0"Sudah, Gam. Banyak orang-orang yang melihat ke arah kita," ujar Reva yang masih malu-malu.     
0

"Tak usah malu, sayang. Biarkan saja. Mereka juga sudah tahu dengan hubungan kita."     

Reva menatap bola mata Agam yang berwarna kecokelatan itu. Mereka sama-sama tersenyum. Wanita itu memegangi pergelangan lengan sang kekasih. Mereka bercengkerama satu sama lain.     

Akhirnya, Agam melanjutkan bekerja lagi, sedangkan Reva akan segera pulang. Namun, pria itu melarangnya untuk pergi dari sini. Ia masih ingin ditemani oleh Reva.     

"Jangan pulang dulu sayang. Temani aku di sini," rengek Agam.     

"Besok aku akan ke sini lagi ya, sayang. Tak apa kan?"     

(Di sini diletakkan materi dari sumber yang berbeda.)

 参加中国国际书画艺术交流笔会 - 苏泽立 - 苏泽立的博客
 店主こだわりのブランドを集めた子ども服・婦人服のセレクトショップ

Akhirnya, Agam mengangguk. Lantas, Reva berpamitan untuk pulang ke rumah. Besok ia akan datang ke sini lagi menemui sang kekasih. Agam mengantarnya sampai ke halaman bar.     

"Hati-hati di jalan, ya," ucap Agam.     

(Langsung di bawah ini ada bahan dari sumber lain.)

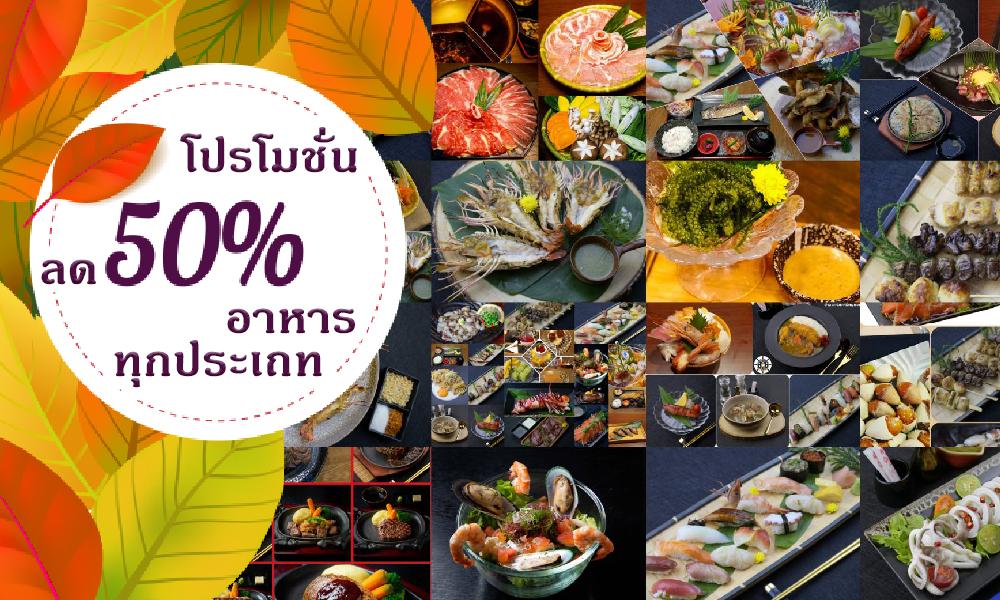 โปรโมชั่นลด 50 % ทุกรายการอาหาร ที่ร้านอาหารญี่ปุ่นครูซ ซอยธนิยะ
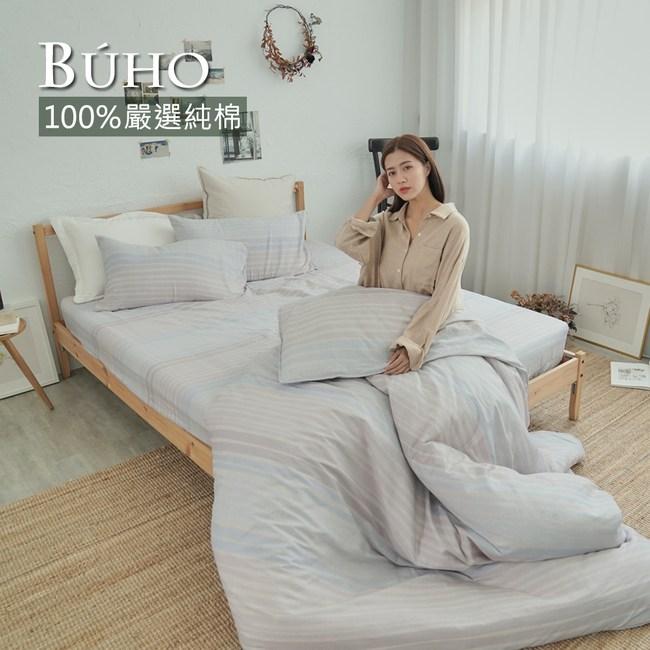 BUHO 天然嚴選純棉單人床包+雙人兩用被套三件組(森悠木調)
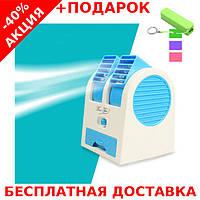 Мини кондиционер вентилятор Mini Fan air conditioner настольный охладитель + powerbank 2600 mAh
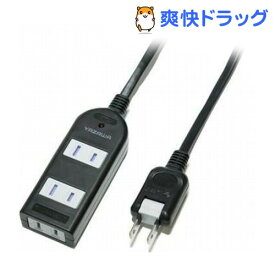 ノイズフィルター付AV機器タップ 3個口 3m ブラック Y02KNS303BK(1コ入)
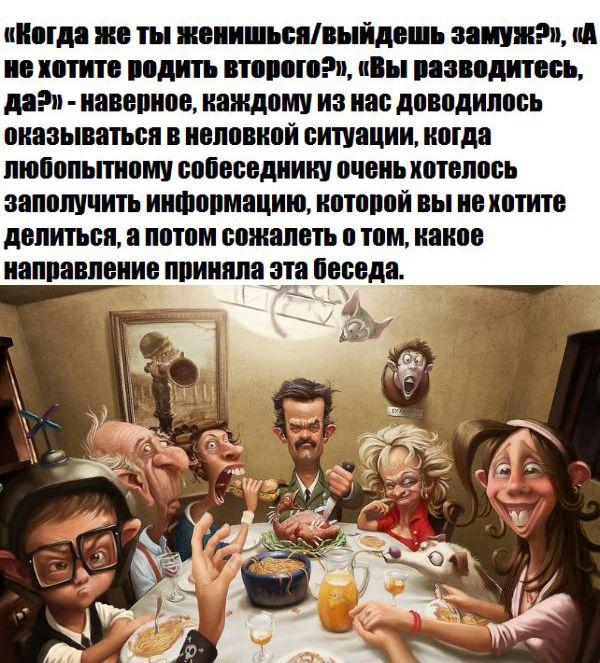 vopros_01
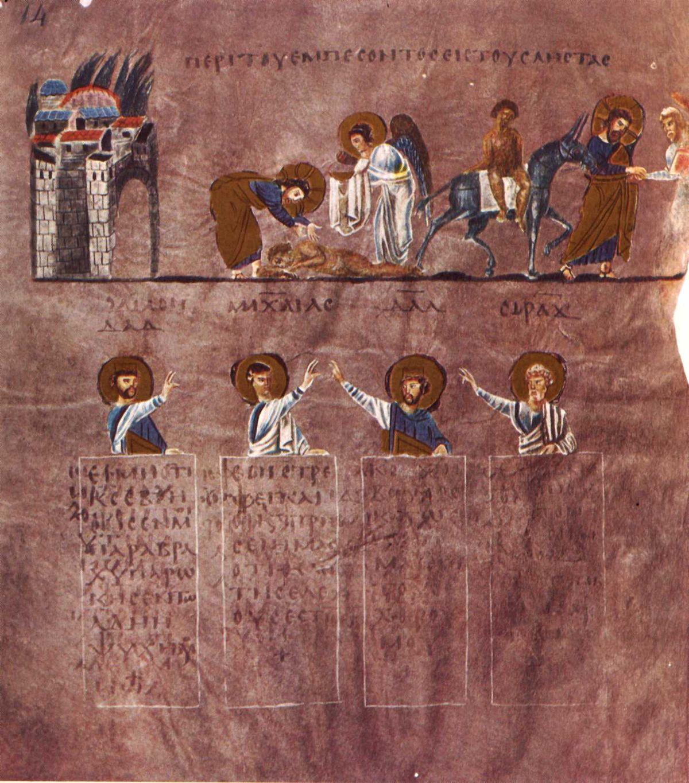 purple parchment wikipedia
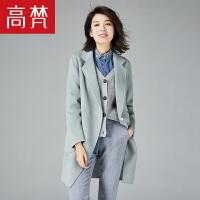 高梵简约纯色冬羊毛大衣女 新款纯色简洁中长款双面呢大衣女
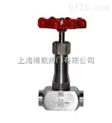 上海博凯J11W-40P低温针型阀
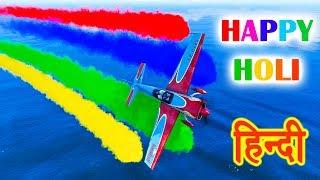GTA 5 - HAPPY HOLI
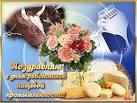 Поздравления в прозе к дню работников перерабатывающей промышленности поздравление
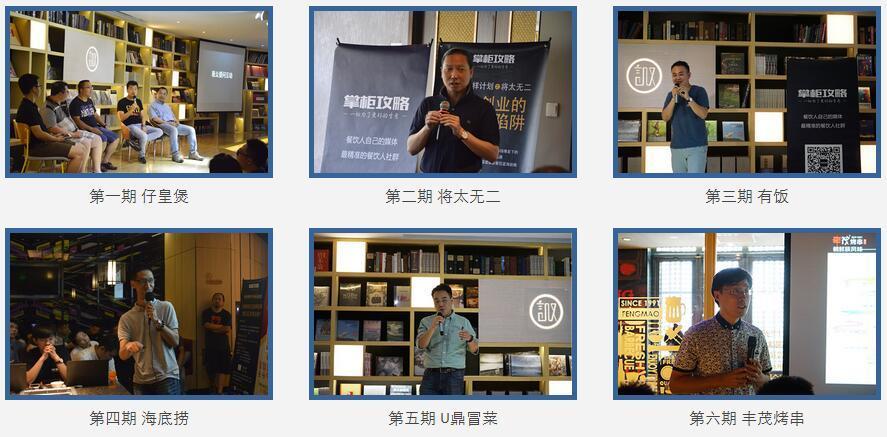 中国餐饮创新者峰会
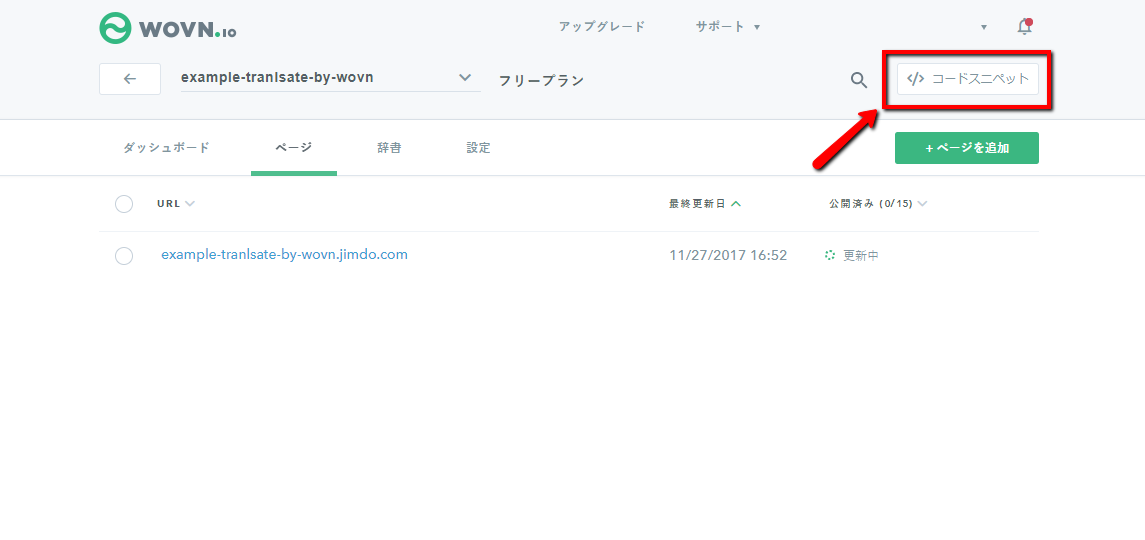 4.画面右上にある「コードスニペット」をクリック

"Iya sayang. Ya sudah, kau masuk sana. Kembali bekerja."     

Ucapan Reva dipatuhi oleh Agam. Setelah sang kekasih naik ke dalam mobil, maka ia pun segera kembali ke dalam bar.     

***     

Reva sudah sampai di rumahnya. Wanita itu segera turun dari mobil. Ia melangkahkan kaki menuju ke dalam kamarnya sendiri. Hari ini, Reva begitu bahagia karena bisa bersama dengan Agam. Menemani pria itu sambil bekerja melayani para pelanggan.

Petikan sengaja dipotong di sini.